#### Task material

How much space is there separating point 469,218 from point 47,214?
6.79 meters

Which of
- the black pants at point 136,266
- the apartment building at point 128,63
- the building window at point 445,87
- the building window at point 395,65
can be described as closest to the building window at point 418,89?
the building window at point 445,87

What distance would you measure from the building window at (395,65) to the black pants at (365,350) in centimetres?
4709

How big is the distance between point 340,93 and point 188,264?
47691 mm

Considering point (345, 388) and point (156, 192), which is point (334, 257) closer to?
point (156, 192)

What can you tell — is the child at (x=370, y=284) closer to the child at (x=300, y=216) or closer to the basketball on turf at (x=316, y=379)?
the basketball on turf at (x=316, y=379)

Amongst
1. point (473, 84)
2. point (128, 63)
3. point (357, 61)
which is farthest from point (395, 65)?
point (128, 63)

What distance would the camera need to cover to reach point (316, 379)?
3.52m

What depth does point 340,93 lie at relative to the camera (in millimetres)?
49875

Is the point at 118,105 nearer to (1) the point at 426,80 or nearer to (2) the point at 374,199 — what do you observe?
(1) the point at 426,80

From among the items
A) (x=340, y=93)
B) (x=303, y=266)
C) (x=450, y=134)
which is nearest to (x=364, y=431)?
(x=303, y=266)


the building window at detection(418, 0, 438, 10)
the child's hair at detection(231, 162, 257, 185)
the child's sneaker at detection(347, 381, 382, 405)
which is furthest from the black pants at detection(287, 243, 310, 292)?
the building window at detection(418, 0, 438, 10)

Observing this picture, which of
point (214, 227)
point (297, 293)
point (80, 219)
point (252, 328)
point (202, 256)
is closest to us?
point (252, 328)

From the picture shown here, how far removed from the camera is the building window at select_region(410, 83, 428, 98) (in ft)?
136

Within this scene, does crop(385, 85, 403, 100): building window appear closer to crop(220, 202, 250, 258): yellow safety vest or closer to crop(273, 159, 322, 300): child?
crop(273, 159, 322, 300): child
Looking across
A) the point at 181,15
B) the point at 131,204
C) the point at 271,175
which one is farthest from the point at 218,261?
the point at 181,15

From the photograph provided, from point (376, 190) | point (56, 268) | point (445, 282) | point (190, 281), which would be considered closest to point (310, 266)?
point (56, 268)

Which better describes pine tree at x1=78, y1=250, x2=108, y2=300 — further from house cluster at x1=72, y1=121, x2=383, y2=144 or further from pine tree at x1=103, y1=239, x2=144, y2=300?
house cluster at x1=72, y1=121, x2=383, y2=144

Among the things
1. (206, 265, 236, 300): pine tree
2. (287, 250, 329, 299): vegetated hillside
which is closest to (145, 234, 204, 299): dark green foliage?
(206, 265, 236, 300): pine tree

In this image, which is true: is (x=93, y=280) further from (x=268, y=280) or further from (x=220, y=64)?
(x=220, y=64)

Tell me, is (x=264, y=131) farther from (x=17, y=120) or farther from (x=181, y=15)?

########

Directions:
Output the complete data exactly as written.

Output for this exercise:
How much space is there separating point 469,218 from point 47,214?
6.79 meters

Which of
- the black pants at point 136,266
- the apartment building at point 128,63
- the building window at point 445,87
- the building window at point 395,65
can be described as closest to the building window at point 418,89?
the building window at point 445,87

What distance would you measure from the building window at (395,65) to the black pants at (365,350) in centimetres?
4709

How big is the distance between point 340,93 and point 188,264?
47691 mm

Considering point (345, 388) and point (156, 192), which is point (334, 257) closer to?
point (156, 192)

What can you tell — is the child at (x=370, y=284) closer to the child at (x=300, y=216) or closer to the basketball on turf at (x=316, y=379)?
the basketball on turf at (x=316, y=379)

Amongst
1. point (473, 84)
2. point (128, 63)
3. point (357, 61)
which is farthest from point (395, 65)?
point (128, 63)

What distance would the camera need to cover to reach point (316, 379)?
3.52m

What depth does point 340,93 lie at relative to the camera (in millimetres)?
49875

Is the point at 118,105 nearer to (1) the point at 426,80 or nearer to (2) the point at 374,199 — what do you observe?
(1) the point at 426,80

From among the items
A) (x=340, y=93)
B) (x=303, y=266)
C) (x=450, y=134)
which is nearest to (x=364, y=431)?
(x=303, y=266)


the building window at detection(418, 0, 438, 10)
the child's hair at detection(231, 162, 257, 185)
the child's sneaker at detection(347, 381, 382, 405)
which is furthest from the black pants at detection(287, 243, 310, 292)?
the building window at detection(418, 0, 438, 10)

Observing this picture, which of
point (214, 227)
point (297, 293)
point (80, 219)
point (252, 328)
point (202, 256)
is closest to us?
point (252, 328)

From the picture shown here, how far removed from the camera is the building window at select_region(410, 83, 428, 98) (in ft)?
136

Within this scene, does crop(385, 85, 403, 100): building window appear closer to crop(220, 202, 250, 258): yellow safety vest or closer to crop(273, 159, 322, 300): child?
crop(273, 159, 322, 300): child
Looking across
A) the point at 181,15
B) the point at 131,204
C) the point at 271,175
which one is farthest from the point at 218,261?
the point at 181,15

From the photograph provided, from point (376, 190) | point (56, 268) | point (445, 282) | point (190, 281), which would be considered closest to point (310, 266)?
point (56, 268)

Which better describes pine tree at x1=78, y1=250, x2=108, y2=300 — further from house cluster at x1=72, y1=121, x2=383, y2=144 or further from pine tree at x1=103, y1=239, x2=144, y2=300?
house cluster at x1=72, y1=121, x2=383, y2=144

Among the things
1. (206, 265, 236, 300): pine tree
2. (287, 250, 329, 299): vegetated hillside
which is closest to (145, 234, 204, 299): dark green foliage?
(206, 265, 236, 300): pine tree

In this image, which is true: is (x=93, y=280) further from (x=268, y=280) or further from (x=220, y=64)?
(x=220, y=64)

Tell me, is (x=264, y=131) farther from (x=17, y=120) or farther from (x=181, y=15)?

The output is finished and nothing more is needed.